___ Data rows

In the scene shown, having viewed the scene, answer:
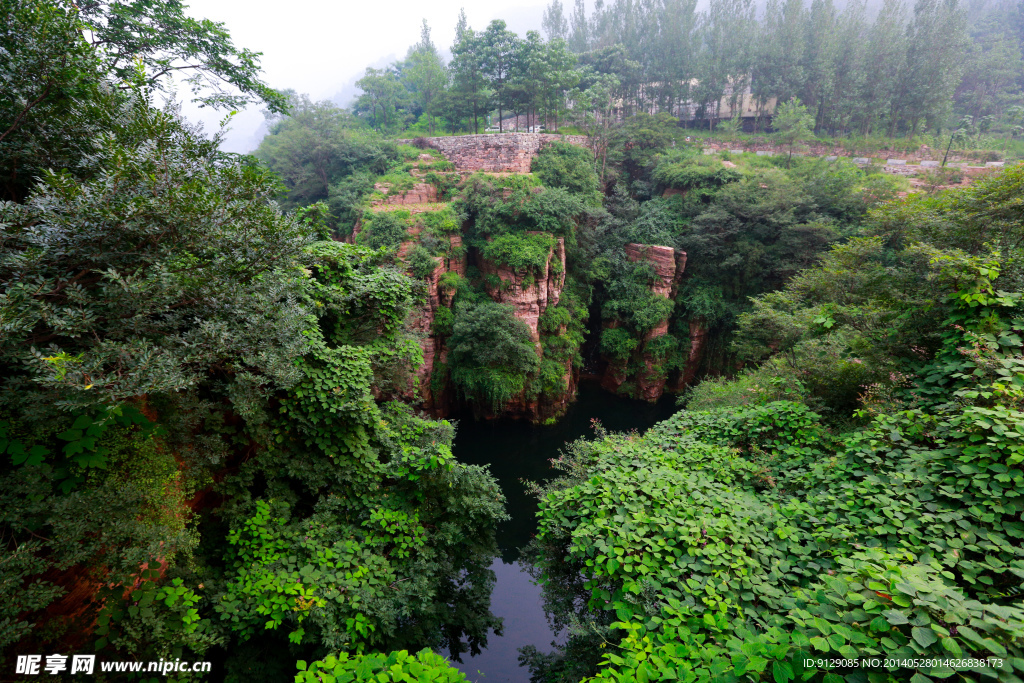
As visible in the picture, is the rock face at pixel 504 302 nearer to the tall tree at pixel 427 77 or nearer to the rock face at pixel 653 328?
the rock face at pixel 653 328

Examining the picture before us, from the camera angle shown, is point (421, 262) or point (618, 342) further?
point (618, 342)

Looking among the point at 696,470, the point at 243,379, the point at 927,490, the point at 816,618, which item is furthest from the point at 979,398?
the point at 243,379

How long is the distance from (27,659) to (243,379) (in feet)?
8.42

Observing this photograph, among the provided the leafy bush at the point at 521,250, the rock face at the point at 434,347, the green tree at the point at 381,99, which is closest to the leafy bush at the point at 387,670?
the rock face at the point at 434,347

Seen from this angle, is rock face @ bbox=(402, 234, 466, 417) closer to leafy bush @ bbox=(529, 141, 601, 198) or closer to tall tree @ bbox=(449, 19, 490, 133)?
leafy bush @ bbox=(529, 141, 601, 198)

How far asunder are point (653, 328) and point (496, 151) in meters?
13.8

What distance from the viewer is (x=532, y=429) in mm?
17203

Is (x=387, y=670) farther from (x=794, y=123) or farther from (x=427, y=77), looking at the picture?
(x=427, y=77)

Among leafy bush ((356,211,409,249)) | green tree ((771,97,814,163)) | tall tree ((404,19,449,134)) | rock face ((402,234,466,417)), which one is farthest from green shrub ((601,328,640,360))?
tall tree ((404,19,449,134))

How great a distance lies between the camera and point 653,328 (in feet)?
63.8

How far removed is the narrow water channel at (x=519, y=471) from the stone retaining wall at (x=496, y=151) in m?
13.3

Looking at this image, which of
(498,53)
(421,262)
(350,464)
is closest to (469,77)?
(498,53)

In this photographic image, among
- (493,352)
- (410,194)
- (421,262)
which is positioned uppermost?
(410,194)

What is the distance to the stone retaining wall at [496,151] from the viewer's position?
2381cm
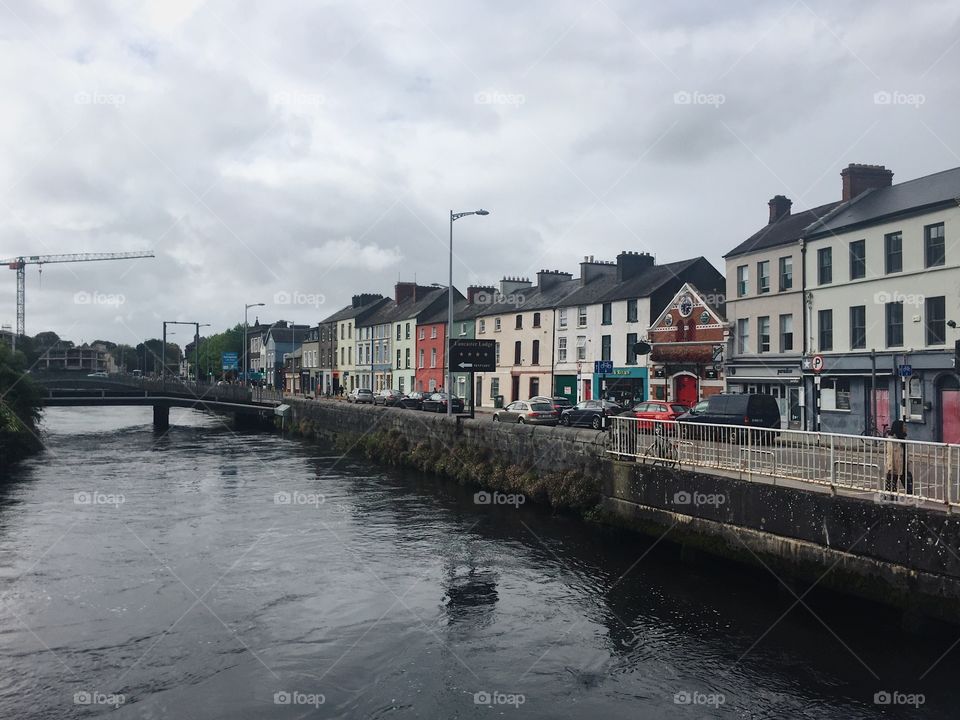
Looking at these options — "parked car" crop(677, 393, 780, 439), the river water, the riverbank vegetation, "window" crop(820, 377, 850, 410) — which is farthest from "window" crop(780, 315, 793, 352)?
the riverbank vegetation

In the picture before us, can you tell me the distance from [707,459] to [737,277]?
2402cm

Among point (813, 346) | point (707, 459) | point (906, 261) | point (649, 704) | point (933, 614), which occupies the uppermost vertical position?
point (906, 261)

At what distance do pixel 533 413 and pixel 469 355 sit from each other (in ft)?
19.3

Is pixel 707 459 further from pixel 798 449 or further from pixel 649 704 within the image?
pixel 649 704

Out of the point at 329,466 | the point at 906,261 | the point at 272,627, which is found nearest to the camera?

______

◆ Direction ◆
Extract every line above word for word, leaving out the pictures.

◆ Solved problem ◆
In the scene shown, having viewed the scene, answer:
As visible in the picture, is the rock face at pixel 504 302 nearer to the tall tree at pixel 427 77 or nearer to the rock face at pixel 653 328?
the rock face at pixel 653 328

Examining the picture before us, from the camera angle shown, is point (421, 262) or point (618, 342) further?
point (618, 342)

Looking among the point at 696,470, the point at 243,379, the point at 927,490, the point at 816,618, which item is furthest from the point at 979,398?
the point at 243,379

How long is the distance from (27,659) to (243,379) (in feet)?
8.42

Observing this photograph, among the provided the leafy bush at the point at 521,250, the rock face at the point at 434,347, the green tree at the point at 381,99, which is closest to the leafy bush at the point at 387,670?
the rock face at the point at 434,347

Seen from this angle, is rock face @ bbox=(402, 234, 466, 417) closer to leafy bush @ bbox=(529, 141, 601, 198) or closer to tall tree @ bbox=(449, 19, 490, 133)?
leafy bush @ bbox=(529, 141, 601, 198)

How far asunder are point (653, 328) and point (496, 151) in meters?
13.8

What distance from the viewer is (x=532, y=429) in mm?
17203

Is (x=387, y=670) farther from (x=794, y=123) or farther from (x=427, y=77), looking at the picture?
(x=427, y=77)

Among leafy bush ((356,211,409,249)) | green tree ((771,97,814,163)) | tall tree ((404,19,449,134)) | rock face ((402,234,466,417)), which one is farthest from green shrub ((601,328,640,360))?
tall tree ((404,19,449,134))

How great a distance lies between the camera and point 653,328 (in feet)?
63.8

How far removed is the narrow water channel at (x=519, y=471) from the stone retaining wall at (x=496, y=151) in m?
13.3

Looking at this image, which of
(498,53)
(421,262)
(350,464)
is closest to (469,77)?
(498,53)

In this photographic image, among
- (493,352)
- (410,194)
- (421,262)
which is positioned uppermost?
(410,194)

What is the distance to the stone retaining wall at [496,151] from the viewer's position?
2381cm
Looking at these options — "parked car" crop(677, 393, 780, 439), the river water, the riverbank vegetation, "window" crop(820, 377, 850, 410) — which is farthest from "window" crop(780, 315, 793, 352)?
the riverbank vegetation

In the picture before us, can you tell me the distance from [707,459] to [737,277]?
2402cm

Among point (813, 346) | point (707, 459) | point (906, 261) | point (649, 704) | point (933, 614), which occupies the uppermost vertical position?
point (906, 261)

At what distance do pixel 533 413 and pixel 469 355 sit from each other (in ft)?
19.3

Is pixel 707 459 further from pixel 798 449 or further from pixel 649 704 within the image?
pixel 649 704

Out of the point at 329,466 | the point at 906,261 | the point at 272,627, which is found nearest to the camera?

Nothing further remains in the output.